WHAT THE TASK ASKS: Search the data for the string "Salas" and extract every line where it appears.
:: DATA FOR THE TASK
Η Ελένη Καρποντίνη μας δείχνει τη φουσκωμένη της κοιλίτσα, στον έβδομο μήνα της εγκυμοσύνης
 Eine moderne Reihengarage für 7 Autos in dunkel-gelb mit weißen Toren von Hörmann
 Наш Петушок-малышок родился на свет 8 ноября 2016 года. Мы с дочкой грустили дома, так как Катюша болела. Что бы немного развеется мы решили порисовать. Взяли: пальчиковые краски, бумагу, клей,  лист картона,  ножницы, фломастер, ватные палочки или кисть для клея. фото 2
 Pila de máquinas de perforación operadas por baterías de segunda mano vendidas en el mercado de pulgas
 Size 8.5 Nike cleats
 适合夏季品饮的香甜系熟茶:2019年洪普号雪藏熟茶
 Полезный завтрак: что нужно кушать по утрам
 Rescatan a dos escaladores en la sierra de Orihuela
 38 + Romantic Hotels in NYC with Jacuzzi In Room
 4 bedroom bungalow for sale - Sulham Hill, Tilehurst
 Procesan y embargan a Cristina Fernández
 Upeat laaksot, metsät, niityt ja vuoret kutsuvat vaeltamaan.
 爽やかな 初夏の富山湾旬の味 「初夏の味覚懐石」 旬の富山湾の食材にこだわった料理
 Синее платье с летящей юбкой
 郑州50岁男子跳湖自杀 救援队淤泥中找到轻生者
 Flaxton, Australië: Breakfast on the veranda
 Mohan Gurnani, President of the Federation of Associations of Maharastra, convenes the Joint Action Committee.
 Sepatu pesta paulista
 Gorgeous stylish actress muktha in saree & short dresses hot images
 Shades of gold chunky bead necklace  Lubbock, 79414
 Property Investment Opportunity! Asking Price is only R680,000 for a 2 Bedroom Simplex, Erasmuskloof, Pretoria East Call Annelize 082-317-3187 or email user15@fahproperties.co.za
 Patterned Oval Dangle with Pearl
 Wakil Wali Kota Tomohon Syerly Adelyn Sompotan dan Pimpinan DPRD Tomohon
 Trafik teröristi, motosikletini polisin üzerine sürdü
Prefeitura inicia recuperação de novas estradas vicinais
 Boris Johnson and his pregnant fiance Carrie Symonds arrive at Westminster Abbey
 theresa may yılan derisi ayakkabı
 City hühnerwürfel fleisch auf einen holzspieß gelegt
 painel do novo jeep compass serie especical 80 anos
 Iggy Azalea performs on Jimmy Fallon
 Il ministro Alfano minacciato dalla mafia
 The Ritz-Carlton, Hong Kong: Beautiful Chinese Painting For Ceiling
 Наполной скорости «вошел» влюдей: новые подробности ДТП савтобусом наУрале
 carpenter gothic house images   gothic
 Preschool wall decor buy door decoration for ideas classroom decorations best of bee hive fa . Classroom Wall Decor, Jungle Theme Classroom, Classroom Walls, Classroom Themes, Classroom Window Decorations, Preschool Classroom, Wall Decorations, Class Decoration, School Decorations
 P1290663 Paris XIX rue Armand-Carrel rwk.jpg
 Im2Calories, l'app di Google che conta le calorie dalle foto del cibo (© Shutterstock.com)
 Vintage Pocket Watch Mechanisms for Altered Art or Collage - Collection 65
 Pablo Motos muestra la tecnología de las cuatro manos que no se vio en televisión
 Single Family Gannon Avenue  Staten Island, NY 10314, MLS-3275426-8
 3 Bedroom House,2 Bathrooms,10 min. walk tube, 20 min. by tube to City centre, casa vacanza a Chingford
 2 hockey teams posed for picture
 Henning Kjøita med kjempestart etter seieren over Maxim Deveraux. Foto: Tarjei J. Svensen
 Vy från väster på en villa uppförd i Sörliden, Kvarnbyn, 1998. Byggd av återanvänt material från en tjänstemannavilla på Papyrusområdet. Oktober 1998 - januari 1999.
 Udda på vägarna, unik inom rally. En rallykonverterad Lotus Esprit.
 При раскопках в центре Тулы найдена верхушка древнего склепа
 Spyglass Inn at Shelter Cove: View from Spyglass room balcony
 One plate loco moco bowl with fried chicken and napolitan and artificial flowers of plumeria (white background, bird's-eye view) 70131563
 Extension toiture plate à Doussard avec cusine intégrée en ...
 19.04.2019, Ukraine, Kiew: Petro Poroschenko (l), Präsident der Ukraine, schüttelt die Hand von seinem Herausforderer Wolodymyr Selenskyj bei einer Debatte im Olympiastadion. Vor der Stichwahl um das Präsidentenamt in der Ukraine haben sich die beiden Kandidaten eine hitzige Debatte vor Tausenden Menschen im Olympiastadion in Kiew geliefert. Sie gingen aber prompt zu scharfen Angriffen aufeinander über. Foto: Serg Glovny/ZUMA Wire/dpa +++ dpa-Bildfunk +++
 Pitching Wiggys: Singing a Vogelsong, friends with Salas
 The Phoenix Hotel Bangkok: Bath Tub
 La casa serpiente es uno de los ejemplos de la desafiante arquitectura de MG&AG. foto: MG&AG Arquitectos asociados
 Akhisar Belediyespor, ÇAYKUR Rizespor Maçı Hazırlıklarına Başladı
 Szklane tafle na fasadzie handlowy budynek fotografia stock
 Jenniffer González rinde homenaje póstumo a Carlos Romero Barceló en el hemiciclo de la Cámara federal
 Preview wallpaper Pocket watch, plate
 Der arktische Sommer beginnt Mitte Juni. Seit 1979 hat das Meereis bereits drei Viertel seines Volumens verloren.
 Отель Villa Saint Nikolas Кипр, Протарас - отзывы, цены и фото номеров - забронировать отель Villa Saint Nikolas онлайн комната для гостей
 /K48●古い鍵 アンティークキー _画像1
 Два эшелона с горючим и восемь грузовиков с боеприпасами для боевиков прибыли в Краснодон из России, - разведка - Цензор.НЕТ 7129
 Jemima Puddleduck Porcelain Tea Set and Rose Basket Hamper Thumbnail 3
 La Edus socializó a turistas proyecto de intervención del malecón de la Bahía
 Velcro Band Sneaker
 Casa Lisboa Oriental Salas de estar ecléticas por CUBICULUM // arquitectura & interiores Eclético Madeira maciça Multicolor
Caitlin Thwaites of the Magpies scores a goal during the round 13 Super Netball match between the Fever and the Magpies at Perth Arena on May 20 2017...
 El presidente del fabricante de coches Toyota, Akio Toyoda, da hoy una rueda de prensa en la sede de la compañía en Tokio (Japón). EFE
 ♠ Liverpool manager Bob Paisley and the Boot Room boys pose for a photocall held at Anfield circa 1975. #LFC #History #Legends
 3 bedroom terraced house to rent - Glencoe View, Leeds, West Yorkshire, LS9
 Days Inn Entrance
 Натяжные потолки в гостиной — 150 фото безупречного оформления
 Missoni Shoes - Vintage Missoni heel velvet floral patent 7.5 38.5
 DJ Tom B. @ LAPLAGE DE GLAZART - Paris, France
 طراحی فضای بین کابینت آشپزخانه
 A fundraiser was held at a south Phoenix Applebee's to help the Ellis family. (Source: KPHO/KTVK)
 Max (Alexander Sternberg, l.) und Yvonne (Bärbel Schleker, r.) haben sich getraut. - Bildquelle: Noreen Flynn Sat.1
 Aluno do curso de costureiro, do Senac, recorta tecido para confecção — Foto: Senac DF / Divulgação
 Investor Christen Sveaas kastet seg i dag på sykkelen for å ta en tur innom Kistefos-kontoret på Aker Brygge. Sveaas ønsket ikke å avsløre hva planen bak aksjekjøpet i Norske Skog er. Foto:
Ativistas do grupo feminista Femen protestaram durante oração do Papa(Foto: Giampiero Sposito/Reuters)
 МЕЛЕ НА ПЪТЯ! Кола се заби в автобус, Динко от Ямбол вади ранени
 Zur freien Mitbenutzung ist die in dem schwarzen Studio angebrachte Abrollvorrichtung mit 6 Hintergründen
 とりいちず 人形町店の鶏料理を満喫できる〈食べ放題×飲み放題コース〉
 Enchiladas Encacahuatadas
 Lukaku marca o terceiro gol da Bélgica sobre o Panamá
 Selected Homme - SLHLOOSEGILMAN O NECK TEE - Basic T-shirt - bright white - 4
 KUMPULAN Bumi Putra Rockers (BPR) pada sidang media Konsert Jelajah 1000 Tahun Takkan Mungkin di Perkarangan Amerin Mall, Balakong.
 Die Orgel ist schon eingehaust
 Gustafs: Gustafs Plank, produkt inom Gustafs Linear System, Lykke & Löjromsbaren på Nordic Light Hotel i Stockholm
::::
OUTPUT BELOW:
 Pitching Wiggys: Singing a Vogelsong, friends with Salas
 Casa Lisboa Oriental Salas de estar ecléticas por CUBICULUM // arquitectura & interiores Eclético Madeira maciça Multicolor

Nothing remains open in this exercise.